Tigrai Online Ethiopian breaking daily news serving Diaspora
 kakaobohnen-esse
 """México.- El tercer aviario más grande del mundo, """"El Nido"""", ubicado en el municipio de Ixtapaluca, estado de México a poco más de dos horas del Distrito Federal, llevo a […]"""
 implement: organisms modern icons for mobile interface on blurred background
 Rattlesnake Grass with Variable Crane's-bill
● ● ● ● ●
Assigned task: The complete listing is needed again, with each line reproduced exactly.

Final answer:
Tigrai Online Ethiopian breaking daily news serving Diaspora
 kakaobohnen-esse
 """México.- El tercer aviario más grande del mundo, """"El Nido"""", ubicado en el municipio de Ixtapaluca, estado de México a poco más de dos horas del Distrito Federal, llevo a […]"""
 implement: organisms modern icons for mobile interface on blurred background
 Rattlesnake Grass with Variable Crane's-bill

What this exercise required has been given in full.